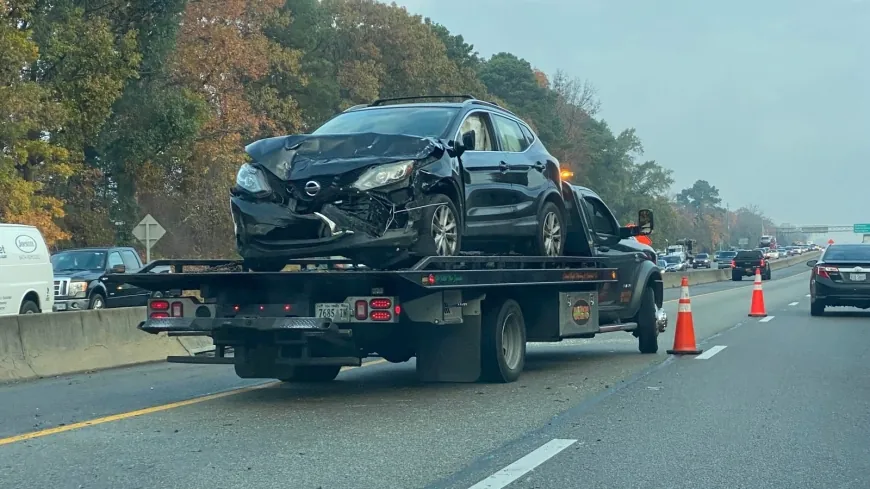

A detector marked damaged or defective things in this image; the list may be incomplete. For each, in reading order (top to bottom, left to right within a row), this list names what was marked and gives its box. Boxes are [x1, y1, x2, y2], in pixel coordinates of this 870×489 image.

crumpled hood [247, 132, 446, 181]
damaged black suv [235, 94, 568, 270]
broken front bumper [232, 196, 422, 262]
exposed wheel [414, 193, 464, 258]
exposed wheel [532, 201, 564, 255]
exposed wheel [88, 292, 105, 310]
exposed wheel [480, 298, 528, 382]
exposed wheel [636, 284, 656, 352]
detached fender [632, 260, 664, 316]
exposed wheel [282, 364, 344, 384]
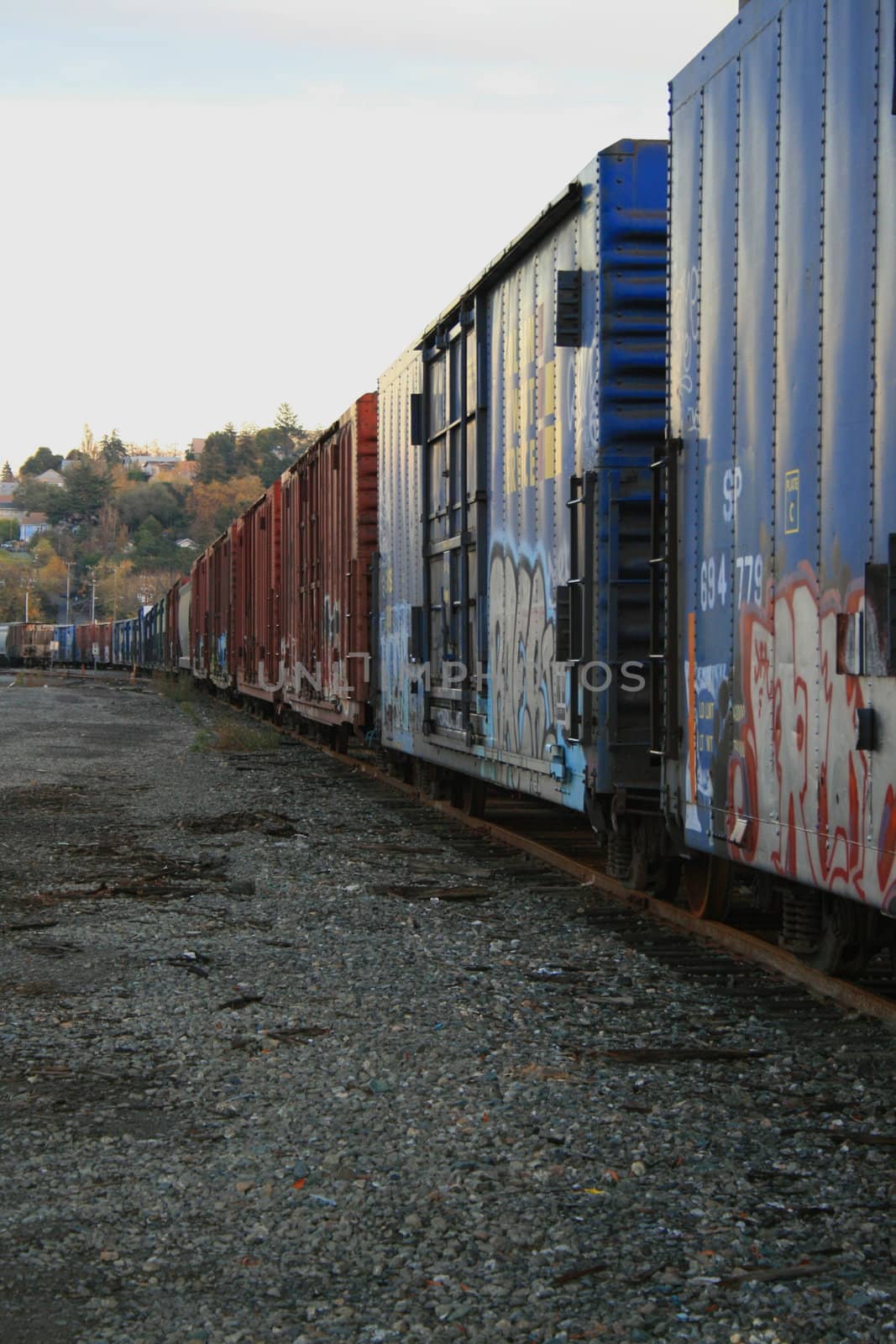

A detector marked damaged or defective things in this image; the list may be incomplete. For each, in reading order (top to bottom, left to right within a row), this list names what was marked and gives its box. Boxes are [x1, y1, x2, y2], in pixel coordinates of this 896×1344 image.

rusty red boxcar [234, 480, 280, 704]
rusty red boxcar [281, 392, 375, 742]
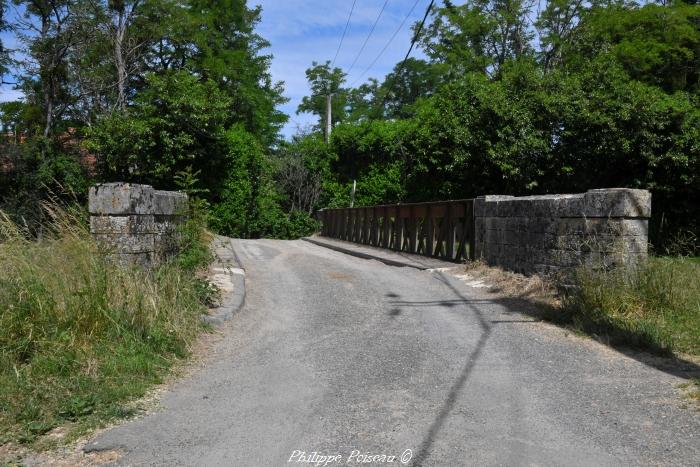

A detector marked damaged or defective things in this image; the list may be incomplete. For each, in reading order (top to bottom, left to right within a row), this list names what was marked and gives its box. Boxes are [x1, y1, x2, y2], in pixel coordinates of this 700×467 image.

rusted metal railing [318, 200, 476, 264]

┄┄┄┄┄┄

Task details: Transcribe all of the items above word for word, leaving out the pictures.

Result of this exercise:
A detector marked damaged or defective things in this image; the list may be incomplete. For each, in reading order (top to bottom, left to right within a row), this list names what was marked and gives its box. Boxes are [x1, y1, x2, y2], in pixel coordinates of this 870×489 image.

crumpled hood [247, 132, 446, 181]
damaged black suv [235, 94, 568, 270]
broken front bumper [232, 196, 422, 262]
exposed wheel [414, 193, 464, 258]
exposed wheel [532, 201, 564, 255]
exposed wheel [88, 292, 105, 310]
exposed wheel [480, 298, 528, 382]
exposed wheel [636, 284, 656, 352]
detached fender [632, 260, 664, 316]
exposed wheel [282, 364, 344, 384]

A detector marked damaged or defective things in this image; the list may be incomplete. For each, in reading order (top to bottom, left to right within a row), this list names what was marked and gives its box. Boxes are [x1, y1, x2, y2], in pixel coordinates of this 896×1344 image.

rusty red boxcar [234, 480, 280, 704]
rusty red boxcar [281, 392, 375, 742]

A detector marked damaged or defective things in this image; the list may be incomplete. For each, in reading order (top to bottom, left to right within a row), this list names what was marked and gives its box. Boxes are [x1, y1, x2, y2], in pixel coordinates of this 700×467 image.

rusted metal railing [318, 200, 476, 264]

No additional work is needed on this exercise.